A US Predator unmanned drone armed with a missile sitting on the tarmac of Kandahar military airport on June 13, 2010.
Source: Press TV
US President Barack Obama has acknowledged Washington's unauthorized surveillance drone operations in Iraq where the un-mandated move has sparked outrage among senior Iraqi officials and the public.
"The truth is we're not engaging in a bunch of drone attacks inside Iraq. There's some surveillance to make sure that our embassy compound is protected," said Obama in a chat with web users on Google+ and YouTube on Monday.
The confirmation came after The New York Times disclosed that the US State Department began operating some drones in Iraq last year on a trial basis to help protect the US embassy and that it stepped up their use after the last US troops left the country in December.
The report has infuriated senior Iraqi officials who say Washington must respect the country's sovereignty and consult with the government in Baghdad before carrying out any operations now that “the war is over.”
"I think that there's this perception that we're just sending in a whole bunch of strikes, willy nilly," Obama said, adding, "It is important for everybody to understand that this is kept on a very tight leash."
State Department spokeswoman Victoria Nuland also claimed that her department uses unmanned aerial vehicles to take pictures of US facilities and personnel abroad.

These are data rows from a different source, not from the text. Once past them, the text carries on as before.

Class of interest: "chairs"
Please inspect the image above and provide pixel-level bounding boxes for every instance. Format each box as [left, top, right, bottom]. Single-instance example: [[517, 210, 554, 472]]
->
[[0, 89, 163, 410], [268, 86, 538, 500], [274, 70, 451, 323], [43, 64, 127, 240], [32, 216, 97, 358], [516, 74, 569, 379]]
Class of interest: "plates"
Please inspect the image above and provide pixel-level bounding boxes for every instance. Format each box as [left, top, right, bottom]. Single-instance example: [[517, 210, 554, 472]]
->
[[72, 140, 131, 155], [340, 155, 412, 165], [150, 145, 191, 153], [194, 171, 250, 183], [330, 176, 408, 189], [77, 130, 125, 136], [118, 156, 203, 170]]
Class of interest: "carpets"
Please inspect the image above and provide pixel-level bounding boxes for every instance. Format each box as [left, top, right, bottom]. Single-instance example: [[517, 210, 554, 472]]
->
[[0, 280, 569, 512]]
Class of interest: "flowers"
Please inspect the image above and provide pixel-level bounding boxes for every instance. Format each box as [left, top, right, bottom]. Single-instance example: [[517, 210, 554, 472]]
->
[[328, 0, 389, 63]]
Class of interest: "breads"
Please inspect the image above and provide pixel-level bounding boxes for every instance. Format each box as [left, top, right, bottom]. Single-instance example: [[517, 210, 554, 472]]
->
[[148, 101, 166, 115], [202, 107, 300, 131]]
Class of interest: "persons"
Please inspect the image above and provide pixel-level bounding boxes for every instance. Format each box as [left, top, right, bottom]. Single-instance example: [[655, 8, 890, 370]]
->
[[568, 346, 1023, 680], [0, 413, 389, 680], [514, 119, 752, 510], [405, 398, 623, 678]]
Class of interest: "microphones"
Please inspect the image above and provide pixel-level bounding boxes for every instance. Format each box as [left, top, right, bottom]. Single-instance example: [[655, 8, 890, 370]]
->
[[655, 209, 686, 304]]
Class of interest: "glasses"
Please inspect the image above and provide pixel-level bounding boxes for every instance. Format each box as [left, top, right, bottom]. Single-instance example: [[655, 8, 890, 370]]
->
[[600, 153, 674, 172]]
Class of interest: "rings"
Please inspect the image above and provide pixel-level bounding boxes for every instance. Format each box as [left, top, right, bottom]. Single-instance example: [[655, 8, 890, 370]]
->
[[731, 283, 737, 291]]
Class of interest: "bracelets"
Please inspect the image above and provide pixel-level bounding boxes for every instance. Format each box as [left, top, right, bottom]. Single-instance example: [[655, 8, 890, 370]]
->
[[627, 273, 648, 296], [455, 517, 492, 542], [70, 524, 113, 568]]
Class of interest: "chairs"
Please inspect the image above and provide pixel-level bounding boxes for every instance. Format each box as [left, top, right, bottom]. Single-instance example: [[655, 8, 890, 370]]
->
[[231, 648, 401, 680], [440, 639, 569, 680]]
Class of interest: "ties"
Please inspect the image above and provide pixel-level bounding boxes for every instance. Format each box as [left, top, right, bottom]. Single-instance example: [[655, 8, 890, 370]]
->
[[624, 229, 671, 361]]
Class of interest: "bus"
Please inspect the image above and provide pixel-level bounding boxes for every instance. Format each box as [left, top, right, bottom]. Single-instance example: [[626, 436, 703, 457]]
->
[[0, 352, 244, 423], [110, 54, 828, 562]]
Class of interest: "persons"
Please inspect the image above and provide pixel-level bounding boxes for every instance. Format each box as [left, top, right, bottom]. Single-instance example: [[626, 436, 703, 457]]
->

Meanwhile, The Times said that senior Iraqi officials told the newspaper that the US had not consulted with Iraqi government about the drone operations and that despite the official US withdrawal from Iraq, it maintains a strong presence in the country.
The daily added that since getting the approval for using surveillance drone aircraft over Iraq might be hard, given the political tensions between the two countries, the US continues drone operations in the country without a formal approval from Iraq.
It also said that Washington plans to take bids for the management of drone operations in Iraq over the next five years.